Faşizm sokağa, halklara, kadınlara, işçilere saldırarak iktidarını devam ettirmeye, yönetmeye çalışırken ondan güç alan erkekler de kadınların üzerinde tahakküm kurmaya çalışıyor, şiddeti kendinde bir hak olarak görüyor.

İstanbul Sözleşmesi’nden bir gecede imza çeken siyasi iktidar şimdi de kadınların nafaka hakkına göz dikti. Şiddet dolu evliliklerden kurtulmak için bir güvence olan nafaka hakkına saldırı kadınları eve hapsetme çabasıdır.

Sizin şiddet üreten kutsal aileniz de mağdur babalarınız da büyük bir yalan. Tek gerçek kadınların emeklerini ve bedenlerini sömürmek üzerine kurulmuş düzeninizin FEMİNİST İSYANIMIZLA yıkılacağı.

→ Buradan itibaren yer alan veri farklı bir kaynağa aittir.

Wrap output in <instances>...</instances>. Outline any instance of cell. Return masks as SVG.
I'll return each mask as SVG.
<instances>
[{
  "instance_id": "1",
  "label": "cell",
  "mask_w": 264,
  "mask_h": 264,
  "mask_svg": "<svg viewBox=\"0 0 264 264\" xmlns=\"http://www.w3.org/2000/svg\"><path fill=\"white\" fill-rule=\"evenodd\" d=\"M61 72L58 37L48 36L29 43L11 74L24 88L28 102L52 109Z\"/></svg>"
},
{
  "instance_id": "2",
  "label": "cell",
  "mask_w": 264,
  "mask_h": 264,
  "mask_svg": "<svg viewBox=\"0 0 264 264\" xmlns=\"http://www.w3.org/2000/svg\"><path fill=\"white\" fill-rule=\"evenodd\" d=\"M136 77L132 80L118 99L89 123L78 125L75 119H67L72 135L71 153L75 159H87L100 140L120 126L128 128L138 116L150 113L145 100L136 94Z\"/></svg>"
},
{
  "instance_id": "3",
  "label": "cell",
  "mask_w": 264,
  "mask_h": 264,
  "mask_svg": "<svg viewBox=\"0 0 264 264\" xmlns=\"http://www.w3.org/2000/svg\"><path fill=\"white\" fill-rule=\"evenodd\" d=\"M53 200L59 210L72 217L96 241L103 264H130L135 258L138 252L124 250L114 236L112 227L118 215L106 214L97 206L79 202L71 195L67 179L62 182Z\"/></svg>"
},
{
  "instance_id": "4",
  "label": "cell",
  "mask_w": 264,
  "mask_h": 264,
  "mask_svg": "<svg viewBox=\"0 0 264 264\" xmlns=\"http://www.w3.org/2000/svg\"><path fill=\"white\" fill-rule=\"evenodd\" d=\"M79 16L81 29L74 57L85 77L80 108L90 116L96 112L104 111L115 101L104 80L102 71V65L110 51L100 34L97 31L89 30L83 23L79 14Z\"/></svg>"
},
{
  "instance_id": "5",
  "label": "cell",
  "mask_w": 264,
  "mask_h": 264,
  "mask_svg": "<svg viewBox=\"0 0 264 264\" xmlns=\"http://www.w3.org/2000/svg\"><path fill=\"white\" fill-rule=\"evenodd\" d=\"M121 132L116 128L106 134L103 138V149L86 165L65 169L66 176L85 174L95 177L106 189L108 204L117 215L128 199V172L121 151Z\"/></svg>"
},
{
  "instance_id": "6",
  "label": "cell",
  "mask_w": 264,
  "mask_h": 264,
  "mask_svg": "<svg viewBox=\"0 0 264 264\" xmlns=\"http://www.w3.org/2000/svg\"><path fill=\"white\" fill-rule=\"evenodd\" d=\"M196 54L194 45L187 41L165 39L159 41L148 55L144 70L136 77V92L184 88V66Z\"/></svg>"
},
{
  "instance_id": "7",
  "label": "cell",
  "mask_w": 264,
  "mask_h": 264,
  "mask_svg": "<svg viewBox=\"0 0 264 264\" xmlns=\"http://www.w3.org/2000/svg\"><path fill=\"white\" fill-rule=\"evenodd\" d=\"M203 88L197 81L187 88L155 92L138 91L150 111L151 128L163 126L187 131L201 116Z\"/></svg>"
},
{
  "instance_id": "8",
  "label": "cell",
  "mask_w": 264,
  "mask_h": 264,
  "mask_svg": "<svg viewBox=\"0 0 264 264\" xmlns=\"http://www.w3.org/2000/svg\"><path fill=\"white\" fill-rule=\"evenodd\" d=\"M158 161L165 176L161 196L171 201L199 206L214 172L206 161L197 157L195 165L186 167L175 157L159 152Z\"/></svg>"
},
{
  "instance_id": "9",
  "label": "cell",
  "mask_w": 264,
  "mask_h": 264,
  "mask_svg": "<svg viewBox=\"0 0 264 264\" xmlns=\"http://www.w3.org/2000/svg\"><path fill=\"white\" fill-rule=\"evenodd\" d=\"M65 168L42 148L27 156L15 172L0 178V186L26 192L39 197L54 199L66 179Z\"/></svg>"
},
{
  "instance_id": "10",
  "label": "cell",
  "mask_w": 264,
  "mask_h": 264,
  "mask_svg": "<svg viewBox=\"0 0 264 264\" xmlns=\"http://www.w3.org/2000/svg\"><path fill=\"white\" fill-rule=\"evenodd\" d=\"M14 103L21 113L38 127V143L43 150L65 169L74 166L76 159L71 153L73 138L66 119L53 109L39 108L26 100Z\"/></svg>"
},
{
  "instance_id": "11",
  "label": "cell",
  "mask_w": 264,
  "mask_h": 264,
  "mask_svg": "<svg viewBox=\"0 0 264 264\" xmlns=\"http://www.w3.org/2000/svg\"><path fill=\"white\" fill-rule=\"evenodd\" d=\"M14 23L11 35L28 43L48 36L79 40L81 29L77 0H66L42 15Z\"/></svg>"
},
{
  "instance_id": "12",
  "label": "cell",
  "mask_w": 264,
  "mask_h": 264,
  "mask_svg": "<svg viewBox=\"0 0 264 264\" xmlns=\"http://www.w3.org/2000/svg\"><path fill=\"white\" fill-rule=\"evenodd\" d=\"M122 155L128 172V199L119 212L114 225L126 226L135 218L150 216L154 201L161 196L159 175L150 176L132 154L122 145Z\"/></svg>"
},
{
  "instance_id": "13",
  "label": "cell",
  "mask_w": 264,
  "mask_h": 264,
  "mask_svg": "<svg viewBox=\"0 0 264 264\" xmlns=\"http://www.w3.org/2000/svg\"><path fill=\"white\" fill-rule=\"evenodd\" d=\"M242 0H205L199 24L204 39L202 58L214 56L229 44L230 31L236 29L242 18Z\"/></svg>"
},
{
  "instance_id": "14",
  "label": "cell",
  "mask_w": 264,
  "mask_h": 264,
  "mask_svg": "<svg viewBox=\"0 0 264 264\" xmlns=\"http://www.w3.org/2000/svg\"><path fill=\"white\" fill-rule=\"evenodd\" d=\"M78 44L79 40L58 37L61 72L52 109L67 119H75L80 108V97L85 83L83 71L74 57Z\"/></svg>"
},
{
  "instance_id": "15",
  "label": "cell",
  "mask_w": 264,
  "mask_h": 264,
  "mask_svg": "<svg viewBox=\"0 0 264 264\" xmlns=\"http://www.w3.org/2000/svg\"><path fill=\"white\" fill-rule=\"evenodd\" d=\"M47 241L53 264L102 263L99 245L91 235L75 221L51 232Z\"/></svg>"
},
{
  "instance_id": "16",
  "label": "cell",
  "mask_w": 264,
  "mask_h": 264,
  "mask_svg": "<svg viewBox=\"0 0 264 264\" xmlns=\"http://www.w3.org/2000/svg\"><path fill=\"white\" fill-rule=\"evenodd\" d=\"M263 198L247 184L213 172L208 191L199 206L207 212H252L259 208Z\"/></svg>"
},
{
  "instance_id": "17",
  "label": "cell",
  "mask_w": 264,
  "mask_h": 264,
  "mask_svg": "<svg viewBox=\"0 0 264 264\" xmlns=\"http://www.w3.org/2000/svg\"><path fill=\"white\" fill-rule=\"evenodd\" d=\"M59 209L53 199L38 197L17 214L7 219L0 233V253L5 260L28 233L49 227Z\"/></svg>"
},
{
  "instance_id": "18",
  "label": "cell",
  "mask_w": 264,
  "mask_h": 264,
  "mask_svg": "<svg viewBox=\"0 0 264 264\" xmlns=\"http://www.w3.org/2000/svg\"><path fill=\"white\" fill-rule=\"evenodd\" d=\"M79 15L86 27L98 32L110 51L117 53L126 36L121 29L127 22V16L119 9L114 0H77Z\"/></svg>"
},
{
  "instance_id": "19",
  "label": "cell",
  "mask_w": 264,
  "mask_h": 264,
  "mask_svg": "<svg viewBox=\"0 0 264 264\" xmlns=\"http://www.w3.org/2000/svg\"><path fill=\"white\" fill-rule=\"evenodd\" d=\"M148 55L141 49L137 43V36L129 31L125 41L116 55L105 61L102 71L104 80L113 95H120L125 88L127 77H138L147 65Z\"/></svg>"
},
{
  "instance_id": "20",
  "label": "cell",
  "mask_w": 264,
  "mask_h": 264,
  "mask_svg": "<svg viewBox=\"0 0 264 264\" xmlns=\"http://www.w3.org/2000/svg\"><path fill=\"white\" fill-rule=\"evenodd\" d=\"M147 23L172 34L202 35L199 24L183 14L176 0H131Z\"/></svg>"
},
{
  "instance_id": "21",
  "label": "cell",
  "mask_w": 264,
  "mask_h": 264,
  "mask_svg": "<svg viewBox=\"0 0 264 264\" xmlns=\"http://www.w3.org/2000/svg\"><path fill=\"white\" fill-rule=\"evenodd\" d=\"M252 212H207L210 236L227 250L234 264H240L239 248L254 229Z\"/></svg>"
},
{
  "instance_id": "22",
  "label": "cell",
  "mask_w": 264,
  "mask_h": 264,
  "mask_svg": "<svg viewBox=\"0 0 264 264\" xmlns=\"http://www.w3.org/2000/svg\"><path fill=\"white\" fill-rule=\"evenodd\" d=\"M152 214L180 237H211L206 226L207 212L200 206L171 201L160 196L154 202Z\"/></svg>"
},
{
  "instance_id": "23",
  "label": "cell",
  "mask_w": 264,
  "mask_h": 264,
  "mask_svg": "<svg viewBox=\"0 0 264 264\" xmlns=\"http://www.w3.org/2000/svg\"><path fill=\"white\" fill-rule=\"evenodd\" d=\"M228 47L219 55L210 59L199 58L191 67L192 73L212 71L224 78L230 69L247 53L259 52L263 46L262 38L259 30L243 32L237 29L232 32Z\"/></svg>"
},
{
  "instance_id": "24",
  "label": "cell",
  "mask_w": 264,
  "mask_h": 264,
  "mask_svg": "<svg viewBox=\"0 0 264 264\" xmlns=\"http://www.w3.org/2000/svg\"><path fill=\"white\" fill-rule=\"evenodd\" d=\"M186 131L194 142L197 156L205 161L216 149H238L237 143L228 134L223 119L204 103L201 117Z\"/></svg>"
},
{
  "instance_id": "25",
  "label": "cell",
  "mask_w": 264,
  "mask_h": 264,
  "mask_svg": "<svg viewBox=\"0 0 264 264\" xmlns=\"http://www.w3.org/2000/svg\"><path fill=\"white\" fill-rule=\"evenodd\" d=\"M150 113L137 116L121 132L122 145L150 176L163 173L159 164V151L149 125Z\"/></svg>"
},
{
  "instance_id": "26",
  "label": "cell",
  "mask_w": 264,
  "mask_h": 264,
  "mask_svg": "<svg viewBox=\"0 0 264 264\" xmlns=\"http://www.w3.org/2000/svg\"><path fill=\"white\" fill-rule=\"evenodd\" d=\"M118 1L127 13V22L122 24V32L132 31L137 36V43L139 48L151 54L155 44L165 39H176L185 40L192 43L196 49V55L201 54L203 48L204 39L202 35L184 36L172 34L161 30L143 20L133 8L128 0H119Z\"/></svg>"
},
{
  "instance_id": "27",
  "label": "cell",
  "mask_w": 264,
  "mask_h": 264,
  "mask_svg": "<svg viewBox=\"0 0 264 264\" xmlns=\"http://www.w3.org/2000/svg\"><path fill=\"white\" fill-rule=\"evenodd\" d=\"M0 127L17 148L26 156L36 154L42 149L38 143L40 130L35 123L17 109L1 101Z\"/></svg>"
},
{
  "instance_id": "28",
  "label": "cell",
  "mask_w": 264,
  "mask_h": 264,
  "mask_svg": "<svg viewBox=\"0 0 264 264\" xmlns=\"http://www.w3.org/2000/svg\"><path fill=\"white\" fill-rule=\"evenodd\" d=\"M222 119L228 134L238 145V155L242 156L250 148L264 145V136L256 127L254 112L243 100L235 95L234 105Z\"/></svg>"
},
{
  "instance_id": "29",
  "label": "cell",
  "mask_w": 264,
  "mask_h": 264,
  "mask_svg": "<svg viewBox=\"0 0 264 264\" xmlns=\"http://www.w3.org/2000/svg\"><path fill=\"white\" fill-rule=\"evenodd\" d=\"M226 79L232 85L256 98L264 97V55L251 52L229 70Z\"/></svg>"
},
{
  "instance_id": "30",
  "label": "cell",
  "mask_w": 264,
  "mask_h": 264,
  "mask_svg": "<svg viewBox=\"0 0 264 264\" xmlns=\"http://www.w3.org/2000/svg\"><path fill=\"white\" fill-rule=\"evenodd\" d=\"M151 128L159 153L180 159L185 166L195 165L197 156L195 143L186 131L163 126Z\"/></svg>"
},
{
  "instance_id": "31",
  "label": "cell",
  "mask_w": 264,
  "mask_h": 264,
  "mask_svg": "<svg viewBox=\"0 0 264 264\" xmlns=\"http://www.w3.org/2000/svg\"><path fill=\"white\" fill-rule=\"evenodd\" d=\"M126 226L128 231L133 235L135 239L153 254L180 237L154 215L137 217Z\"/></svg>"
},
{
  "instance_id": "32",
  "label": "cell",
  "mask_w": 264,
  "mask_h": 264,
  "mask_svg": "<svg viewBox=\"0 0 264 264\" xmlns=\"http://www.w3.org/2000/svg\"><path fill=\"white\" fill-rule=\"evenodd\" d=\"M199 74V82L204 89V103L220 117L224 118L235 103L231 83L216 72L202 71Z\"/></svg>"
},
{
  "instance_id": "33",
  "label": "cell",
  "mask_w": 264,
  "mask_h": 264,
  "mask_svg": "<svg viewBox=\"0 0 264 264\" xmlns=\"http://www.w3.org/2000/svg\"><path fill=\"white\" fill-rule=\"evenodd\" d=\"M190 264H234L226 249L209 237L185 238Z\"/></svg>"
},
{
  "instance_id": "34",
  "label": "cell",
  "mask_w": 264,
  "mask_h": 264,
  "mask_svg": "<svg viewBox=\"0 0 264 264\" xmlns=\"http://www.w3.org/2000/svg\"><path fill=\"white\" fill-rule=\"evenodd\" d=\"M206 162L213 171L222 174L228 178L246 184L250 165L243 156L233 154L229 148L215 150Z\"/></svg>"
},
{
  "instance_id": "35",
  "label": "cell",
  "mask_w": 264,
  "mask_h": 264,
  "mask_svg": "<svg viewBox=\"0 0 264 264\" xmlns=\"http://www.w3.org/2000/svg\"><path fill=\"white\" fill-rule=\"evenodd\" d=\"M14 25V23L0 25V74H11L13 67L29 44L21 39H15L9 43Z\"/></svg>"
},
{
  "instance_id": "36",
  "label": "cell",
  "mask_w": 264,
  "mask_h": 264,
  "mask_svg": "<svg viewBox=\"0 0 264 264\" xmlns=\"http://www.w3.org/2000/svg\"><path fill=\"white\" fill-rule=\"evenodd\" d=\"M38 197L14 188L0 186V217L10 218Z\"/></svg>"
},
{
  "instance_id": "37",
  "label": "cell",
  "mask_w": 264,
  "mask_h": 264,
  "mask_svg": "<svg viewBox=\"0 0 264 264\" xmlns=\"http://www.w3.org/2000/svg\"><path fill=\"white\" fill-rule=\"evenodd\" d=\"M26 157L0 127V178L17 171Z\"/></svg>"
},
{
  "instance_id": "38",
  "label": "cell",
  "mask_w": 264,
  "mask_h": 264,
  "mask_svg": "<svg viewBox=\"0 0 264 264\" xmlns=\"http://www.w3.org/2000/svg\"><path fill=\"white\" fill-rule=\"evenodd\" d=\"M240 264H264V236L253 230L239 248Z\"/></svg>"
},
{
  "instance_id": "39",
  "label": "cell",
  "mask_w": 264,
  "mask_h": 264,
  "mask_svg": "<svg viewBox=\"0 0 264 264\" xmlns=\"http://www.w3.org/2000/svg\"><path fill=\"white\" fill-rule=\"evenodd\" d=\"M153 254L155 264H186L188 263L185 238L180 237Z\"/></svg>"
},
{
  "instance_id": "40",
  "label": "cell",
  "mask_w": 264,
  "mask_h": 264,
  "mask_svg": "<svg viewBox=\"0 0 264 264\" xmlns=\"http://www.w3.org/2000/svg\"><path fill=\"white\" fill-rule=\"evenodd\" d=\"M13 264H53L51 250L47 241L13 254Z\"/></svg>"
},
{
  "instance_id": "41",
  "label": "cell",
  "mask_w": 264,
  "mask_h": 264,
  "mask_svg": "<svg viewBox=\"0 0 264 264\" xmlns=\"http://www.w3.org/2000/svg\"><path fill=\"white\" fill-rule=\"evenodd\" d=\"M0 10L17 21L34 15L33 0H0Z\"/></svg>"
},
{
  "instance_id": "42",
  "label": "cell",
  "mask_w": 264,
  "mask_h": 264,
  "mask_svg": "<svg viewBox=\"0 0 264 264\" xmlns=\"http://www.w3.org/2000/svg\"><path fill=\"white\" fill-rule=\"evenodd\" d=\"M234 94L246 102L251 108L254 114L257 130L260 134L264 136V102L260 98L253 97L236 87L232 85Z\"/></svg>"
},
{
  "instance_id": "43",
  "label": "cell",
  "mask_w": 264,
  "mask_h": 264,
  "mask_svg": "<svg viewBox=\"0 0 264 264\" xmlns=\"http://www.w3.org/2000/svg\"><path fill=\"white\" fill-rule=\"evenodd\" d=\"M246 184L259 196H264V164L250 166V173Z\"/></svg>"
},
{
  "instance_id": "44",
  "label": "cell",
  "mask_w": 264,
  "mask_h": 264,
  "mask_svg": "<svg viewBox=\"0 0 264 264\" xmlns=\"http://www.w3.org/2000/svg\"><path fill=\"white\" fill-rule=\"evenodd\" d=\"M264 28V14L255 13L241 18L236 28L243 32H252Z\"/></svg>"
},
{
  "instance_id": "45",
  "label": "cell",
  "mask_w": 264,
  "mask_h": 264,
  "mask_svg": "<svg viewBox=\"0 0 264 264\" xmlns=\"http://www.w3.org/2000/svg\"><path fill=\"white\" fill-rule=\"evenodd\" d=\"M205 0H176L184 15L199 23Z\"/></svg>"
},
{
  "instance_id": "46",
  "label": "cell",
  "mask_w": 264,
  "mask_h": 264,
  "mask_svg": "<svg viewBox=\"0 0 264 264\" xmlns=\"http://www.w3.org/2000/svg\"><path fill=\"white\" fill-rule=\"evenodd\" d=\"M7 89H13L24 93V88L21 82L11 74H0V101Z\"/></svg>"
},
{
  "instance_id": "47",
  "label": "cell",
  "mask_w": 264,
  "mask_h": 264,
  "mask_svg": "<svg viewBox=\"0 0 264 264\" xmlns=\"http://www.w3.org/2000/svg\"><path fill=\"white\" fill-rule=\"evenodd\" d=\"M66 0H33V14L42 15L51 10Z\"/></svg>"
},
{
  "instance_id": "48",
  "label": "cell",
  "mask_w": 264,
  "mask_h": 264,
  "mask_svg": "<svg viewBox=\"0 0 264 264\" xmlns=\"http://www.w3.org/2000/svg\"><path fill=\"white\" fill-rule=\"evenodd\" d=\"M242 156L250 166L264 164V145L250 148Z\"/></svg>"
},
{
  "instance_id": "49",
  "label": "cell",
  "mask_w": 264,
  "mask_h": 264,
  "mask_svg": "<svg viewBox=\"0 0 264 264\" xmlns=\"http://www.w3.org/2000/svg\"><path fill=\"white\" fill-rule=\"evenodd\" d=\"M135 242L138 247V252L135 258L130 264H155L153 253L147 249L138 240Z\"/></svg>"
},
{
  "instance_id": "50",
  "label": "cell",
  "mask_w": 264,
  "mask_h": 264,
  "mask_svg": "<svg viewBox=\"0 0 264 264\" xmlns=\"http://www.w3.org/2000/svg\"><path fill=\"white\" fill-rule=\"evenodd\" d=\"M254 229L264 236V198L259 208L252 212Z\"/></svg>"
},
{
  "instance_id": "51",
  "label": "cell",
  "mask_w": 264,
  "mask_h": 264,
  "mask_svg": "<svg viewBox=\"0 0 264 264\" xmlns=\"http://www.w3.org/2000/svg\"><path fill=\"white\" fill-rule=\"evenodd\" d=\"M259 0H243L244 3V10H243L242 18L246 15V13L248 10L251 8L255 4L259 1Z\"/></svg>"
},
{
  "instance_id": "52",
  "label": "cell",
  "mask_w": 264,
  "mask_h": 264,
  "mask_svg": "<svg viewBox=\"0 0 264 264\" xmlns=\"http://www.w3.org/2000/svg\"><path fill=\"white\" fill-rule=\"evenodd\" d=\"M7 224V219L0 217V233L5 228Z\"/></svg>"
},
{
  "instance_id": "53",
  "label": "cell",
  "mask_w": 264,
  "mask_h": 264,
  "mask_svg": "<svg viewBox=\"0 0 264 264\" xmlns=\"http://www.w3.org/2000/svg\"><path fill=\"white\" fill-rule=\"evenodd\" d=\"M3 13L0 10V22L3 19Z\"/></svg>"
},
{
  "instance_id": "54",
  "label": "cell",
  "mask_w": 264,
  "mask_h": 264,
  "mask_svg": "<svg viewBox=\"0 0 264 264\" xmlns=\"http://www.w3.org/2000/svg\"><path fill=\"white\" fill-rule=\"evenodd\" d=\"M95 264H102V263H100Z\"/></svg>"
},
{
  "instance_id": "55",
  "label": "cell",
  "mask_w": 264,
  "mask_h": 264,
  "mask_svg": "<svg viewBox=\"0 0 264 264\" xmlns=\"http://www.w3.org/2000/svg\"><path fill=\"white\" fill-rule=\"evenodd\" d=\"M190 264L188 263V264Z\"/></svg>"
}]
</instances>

Çünkü artık biz kadınlar yaşadığımız şiddetin, eşitsizliğin doğal olmadığını, değiştirilemez bir durum olmadığını biliyoruz. Kadınları bu eşitsizliğe ikna etmek için verecek hiçbir fetvanız kalmadı. Aile irşat bürolarınızda şiddete uğrayan kadınlara verdiğiniz eve dönüp “eşine çay yap” öğütlerinizin saçmalığı ayyuka çıktı.

Öyle bir tarihsel eşikteyiz ki kadınlara söylenecek yalanlarız ağzınızdan çıkar çıkmaz uçup kayboluyor. Kadın cinayetlerinin sayısını siz saklayadurun; kadınlar çetelesini tutuyor. Siz sokakları yasaklayın; kadınlar mor bir sel olup akacak mecra buluyor.

Feminist İsyandayız. Kadınlara, LGBTİ+’lara, çocuklara, hayvanlara, ağaca, emeğe tüm iyi ve güzel şeylere düşman düzeniniz yıkılana kadar isyanımız, öfkemiz, direnişimiz bitmeyecek!